=== TASK REQUIREMENTS ===
What follows is a listing. Return every line of it exactly.

(A run of records)
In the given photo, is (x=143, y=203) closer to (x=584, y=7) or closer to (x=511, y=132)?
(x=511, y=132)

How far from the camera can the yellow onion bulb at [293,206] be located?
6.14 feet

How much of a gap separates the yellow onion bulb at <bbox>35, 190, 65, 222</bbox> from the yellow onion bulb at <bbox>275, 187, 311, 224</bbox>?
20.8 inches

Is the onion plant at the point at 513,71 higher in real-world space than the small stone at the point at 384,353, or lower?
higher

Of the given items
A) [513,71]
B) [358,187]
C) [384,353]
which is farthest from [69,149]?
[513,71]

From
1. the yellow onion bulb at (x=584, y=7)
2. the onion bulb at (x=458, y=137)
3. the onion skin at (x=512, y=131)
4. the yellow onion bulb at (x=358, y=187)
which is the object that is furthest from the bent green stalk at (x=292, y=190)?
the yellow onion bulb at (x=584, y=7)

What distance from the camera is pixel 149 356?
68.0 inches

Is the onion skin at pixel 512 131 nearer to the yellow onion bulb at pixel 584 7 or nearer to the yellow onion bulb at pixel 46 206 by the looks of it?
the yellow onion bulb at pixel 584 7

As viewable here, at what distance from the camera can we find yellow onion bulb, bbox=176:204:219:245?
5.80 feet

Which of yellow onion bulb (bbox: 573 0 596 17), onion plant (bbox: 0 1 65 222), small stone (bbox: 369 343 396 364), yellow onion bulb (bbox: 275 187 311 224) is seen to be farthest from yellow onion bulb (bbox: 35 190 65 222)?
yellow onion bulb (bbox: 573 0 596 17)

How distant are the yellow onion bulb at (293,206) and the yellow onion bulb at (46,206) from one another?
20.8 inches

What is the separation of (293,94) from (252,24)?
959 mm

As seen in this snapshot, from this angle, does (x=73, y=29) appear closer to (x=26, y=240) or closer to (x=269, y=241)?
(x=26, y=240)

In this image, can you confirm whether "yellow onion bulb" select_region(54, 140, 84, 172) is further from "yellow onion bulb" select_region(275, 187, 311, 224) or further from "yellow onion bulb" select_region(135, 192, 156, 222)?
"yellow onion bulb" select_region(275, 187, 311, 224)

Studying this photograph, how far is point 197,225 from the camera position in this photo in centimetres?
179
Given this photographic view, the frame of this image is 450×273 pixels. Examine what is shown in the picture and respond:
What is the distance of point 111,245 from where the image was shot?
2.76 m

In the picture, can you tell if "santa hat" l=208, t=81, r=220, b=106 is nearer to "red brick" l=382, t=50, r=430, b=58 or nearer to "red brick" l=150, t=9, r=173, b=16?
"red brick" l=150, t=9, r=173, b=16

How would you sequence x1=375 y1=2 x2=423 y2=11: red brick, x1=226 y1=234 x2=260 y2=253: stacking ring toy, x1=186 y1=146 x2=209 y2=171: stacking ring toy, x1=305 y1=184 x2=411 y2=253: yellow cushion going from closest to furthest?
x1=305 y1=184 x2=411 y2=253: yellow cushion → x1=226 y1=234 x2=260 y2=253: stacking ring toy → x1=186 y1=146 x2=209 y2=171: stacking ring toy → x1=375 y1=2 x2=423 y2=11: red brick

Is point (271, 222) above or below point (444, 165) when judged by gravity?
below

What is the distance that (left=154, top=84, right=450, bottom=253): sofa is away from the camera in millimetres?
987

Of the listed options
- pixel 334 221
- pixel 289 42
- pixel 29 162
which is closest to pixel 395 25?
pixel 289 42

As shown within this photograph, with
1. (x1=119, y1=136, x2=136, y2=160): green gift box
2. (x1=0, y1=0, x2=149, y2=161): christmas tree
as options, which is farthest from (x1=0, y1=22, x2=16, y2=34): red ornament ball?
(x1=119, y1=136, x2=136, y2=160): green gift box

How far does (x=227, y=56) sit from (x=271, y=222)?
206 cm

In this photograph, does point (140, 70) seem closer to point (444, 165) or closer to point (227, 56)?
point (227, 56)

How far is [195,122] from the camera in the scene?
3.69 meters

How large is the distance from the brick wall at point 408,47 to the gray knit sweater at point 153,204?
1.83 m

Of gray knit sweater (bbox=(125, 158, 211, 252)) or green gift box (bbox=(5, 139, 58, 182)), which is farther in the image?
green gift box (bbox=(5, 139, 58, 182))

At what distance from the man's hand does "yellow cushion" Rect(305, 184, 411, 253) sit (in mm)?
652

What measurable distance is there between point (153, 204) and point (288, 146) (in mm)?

=== REPLY TO THE EXERCISE ===
In the given photo, is (x=143, y=203) closer to (x=584, y=7) or closer to (x=511, y=132)?
(x=511, y=132)

How far from the camera can the yellow onion bulb at [293,206] be located?
6.14 feet

How much of a gap separates the yellow onion bulb at <bbox>35, 190, 65, 222</bbox> from the yellow onion bulb at <bbox>275, 187, 311, 224</bbox>?
20.8 inches

Is the onion plant at the point at 513,71 higher in real-world space than the small stone at the point at 384,353, or lower?
higher

Of the given items
A) [513,71]
B) [358,187]
C) [384,353]
which is farthest from [69,149]?
[513,71]

From
1. the yellow onion bulb at (x=584, y=7)
2. the onion bulb at (x=458, y=137)
3. the onion skin at (x=512, y=131)
4. the yellow onion bulb at (x=358, y=187)
which is the object that is furthest from the bent green stalk at (x=292, y=190)?
the yellow onion bulb at (x=584, y=7)

What distance from the camera is pixel 149 356?
68.0 inches

Is the onion skin at pixel 512 131 nearer to the yellow onion bulb at pixel 584 7 or nearer to the yellow onion bulb at pixel 46 206 by the looks of it?
the yellow onion bulb at pixel 584 7

As viewable here, at what distance from the camera can we find yellow onion bulb, bbox=176:204:219:245?
5.80 feet

Which of yellow onion bulb (bbox: 573 0 596 17), onion plant (bbox: 0 1 65 222), small stone (bbox: 369 343 396 364), yellow onion bulb (bbox: 275 187 311 224) is seen to be farthest from yellow onion bulb (bbox: 35 190 65 222)?
yellow onion bulb (bbox: 573 0 596 17)

How distant are the yellow onion bulb at (293,206) and the yellow onion bulb at (46,206) from one another?
20.8 inches

What is the separation of (293,94) from (252,24)?
959 mm

As seen in this snapshot, from this angle, does (x=73, y=29) appear closer to (x=26, y=240) or closer to (x=269, y=241)?
(x=26, y=240)

In this image, can you confirm whether "yellow onion bulb" select_region(54, 140, 84, 172) is further from "yellow onion bulb" select_region(275, 187, 311, 224) or further from "yellow onion bulb" select_region(135, 192, 156, 222)?
"yellow onion bulb" select_region(275, 187, 311, 224)

Studying this photograph, how far is point 197,225 from the camera position in this photo in centimetres?
179
Given this photographic view, the frame of this image is 450×273 pixels. Examine what is shown in the picture and respond:
What is the distance of point 111,245 from where the image was shot?
2.76 m

In the picture, can you tell if "santa hat" l=208, t=81, r=220, b=106 is nearer to "red brick" l=382, t=50, r=430, b=58 or nearer to "red brick" l=150, t=9, r=173, b=16?
"red brick" l=150, t=9, r=173, b=16

How would you sequence x1=375 y1=2 x2=423 y2=11: red brick, x1=226 y1=234 x2=260 y2=253: stacking ring toy, x1=186 y1=146 x2=209 y2=171: stacking ring toy, x1=305 y1=184 x2=411 y2=253: yellow cushion going from closest to furthest?
x1=305 y1=184 x2=411 y2=253: yellow cushion → x1=226 y1=234 x2=260 y2=253: stacking ring toy → x1=186 y1=146 x2=209 y2=171: stacking ring toy → x1=375 y1=2 x2=423 y2=11: red brick

Is point (271, 222) above or below point (444, 165) when judged by gravity?
below

What is the distance that (left=154, top=84, right=450, bottom=253): sofa is away from the camera in millimetres?
987

Of the listed options
- pixel 334 221
- pixel 289 42
- pixel 29 162
which is closest to pixel 395 25?
pixel 289 42

As shown within this photograph, with
1. (x1=119, y1=136, x2=136, y2=160): green gift box
2. (x1=0, y1=0, x2=149, y2=161): christmas tree
as options, which is farthest from (x1=0, y1=22, x2=16, y2=34): red ornament ball?
(x1=119, y1=136, x2=136, y2=160): green gift box

How far does (x=227, y=56) sit from (x=271, y=222)?
206 cm

In this photograph, does point (140, 70) seem closer to point (444, 165) or closer to point (227, 56)?
point (227, 56)

How far is [195,122] from the camera in the scene?
3.69 meters

How large is the distance from the brick wall at point 408,47 to the gray knit sweater at point 153,204?
1.83 m

Of gray knit sweater (bbox=(125, 158, 211, 252)) or green gift box (bbox=(5, 139, 58, 182)), which is farther in the image?
green gift box (bbox=(5, 139, 58, 182))

At what distance from the man's hand does "yellow cushion" Rect(305, 184, 411, 253) sit (in mm)?
652

What measurable distance is there between point (153, 204) and point (288, 146) (in mm)?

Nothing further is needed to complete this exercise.